# Continuous map of Hausdorff space

Let $$f: X\rightarrow Y$$ be a continuous map of Hausdorff space and $$K\subseteq X$$ be a compact subset. Suppose that
$$(a)$$ $$f|_K: K\rightarrow f(K)$$ be a homeomorphism, and
$$(b)$$ for every $$x\in K$$ there exists open neighborhood $$U_x$$ of $$x$$ and $$V_x$$ of $$f(x)$$ such that $$f$$ stricts to a homeomorphism $$U_x\rightarrow V_x$$ given by $$x\mapsto f(x)$$ i.e. $$V_x=f(U_x)$$.

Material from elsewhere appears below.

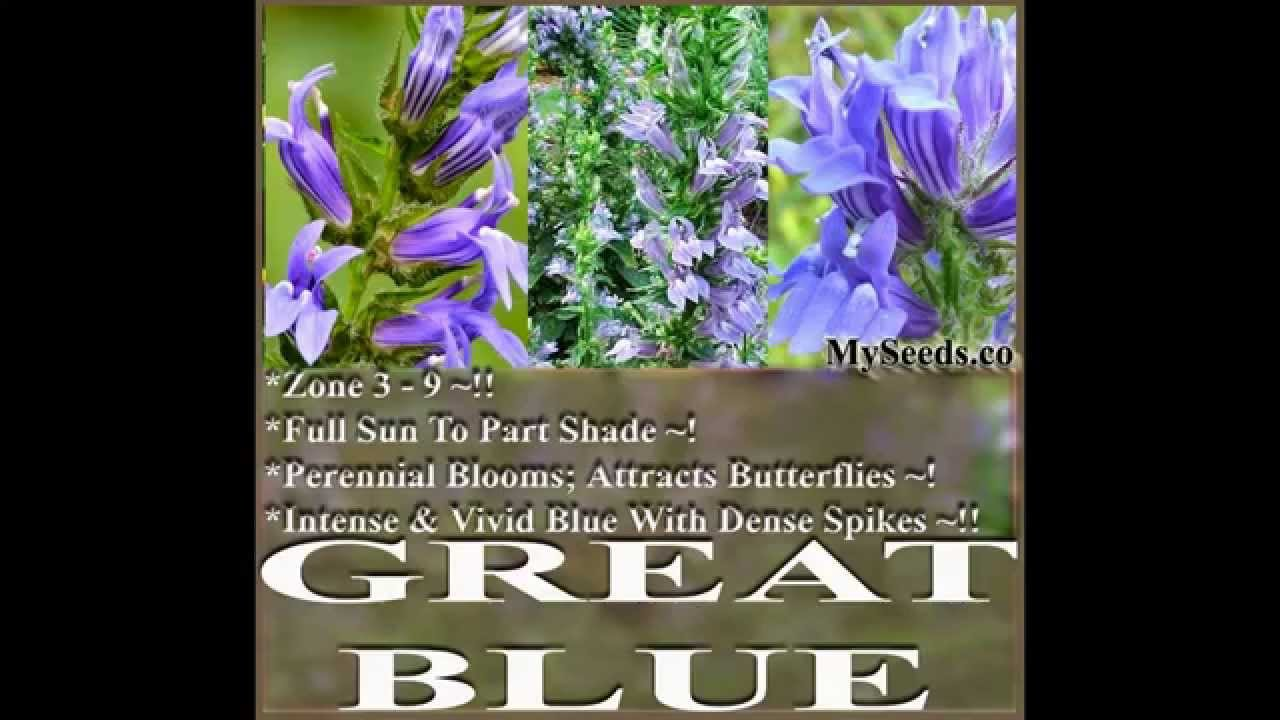 Great Blue Lobelia Lobelia Siphilitica Flower Seeds On Wwwmyseeds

Then I want to prove that there exists an open subset $$U\subseteq X$$ containing $$K$$ and an open subset $$V\subseteq Y$$, such that $$f$$ restricts to a homeomorphism $$U\rightarrow V$$ given by $$x\mapsto f(x)$$.

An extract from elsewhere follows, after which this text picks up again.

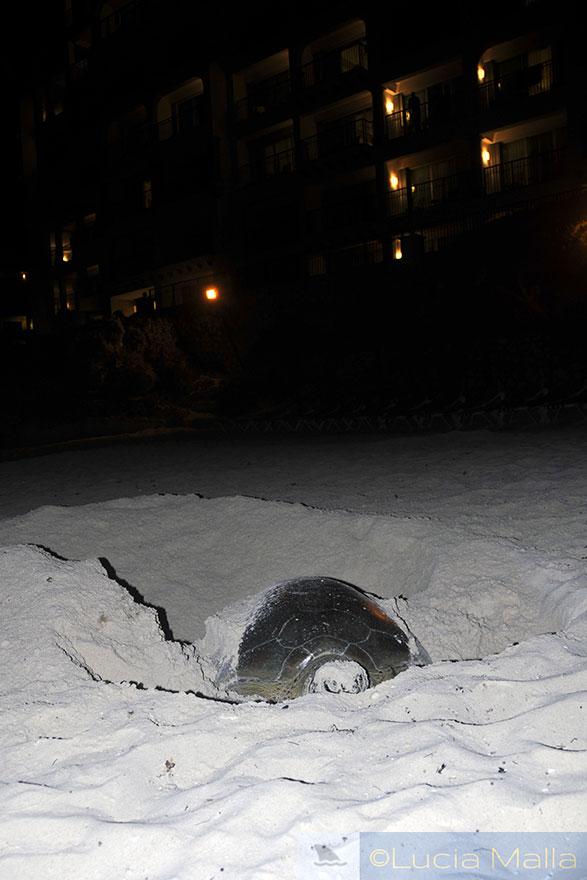 Tartaruga desovando - Cancun - México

I have no idea how to construct this open set, maybe it should be the intersection of the open neighborhood of $$x\in K$$? But I think it is not necessary to keep it open. Can someone help me?

Then I tried like below: Since $$\{U_x|x\in K\}$$ is an open cover of $$K$$, then by compactness of $$K$$, it should have a finite subcover say $$\{U_{x_i}|i=1,...,n\}$$

Then define $$U=\bigcup_{i=1}^n U_{x_i}$$.
I can see that the restriction is continuous and surjective, but I can not show that it is also injective, and therefore the continuity of its inverse map.

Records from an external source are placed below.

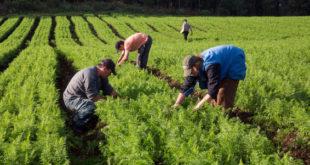"""Preocupa a agricultores de EU que resultado de TLCAN cree """"nuevas barreras"""""""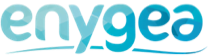 Enygea logo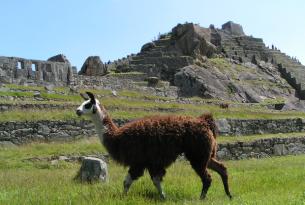 Perú esencial 11 días a medida compartiendo excursiones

• Arbitrary intersections of open sets need not be open... Jul 25, 2021 at 21:44
• @Henno Brandsma, yes I know this… so I don’t know how to construct the open set I need… Jul 25, 2021 at 22:14
• Is there a problem if we just take $U=\bigcup_{x \in K} U_x$? Try to find the potential obstruction... Jul 25, 2021 at 22:37
• @HennoBrandsma, I think the obstruction might be that, I can not prove it is a bijection between the $U=\bigcup_{x\in K}U_x$ and $V$... Jul 26, 2021 at 15:18

Under the additional assumption on $$Y$$ that for each nbhd of a point there exists a smaller nbhd whose closure is also contained in the first nbhd (this is sometimes called T3), I have a proof.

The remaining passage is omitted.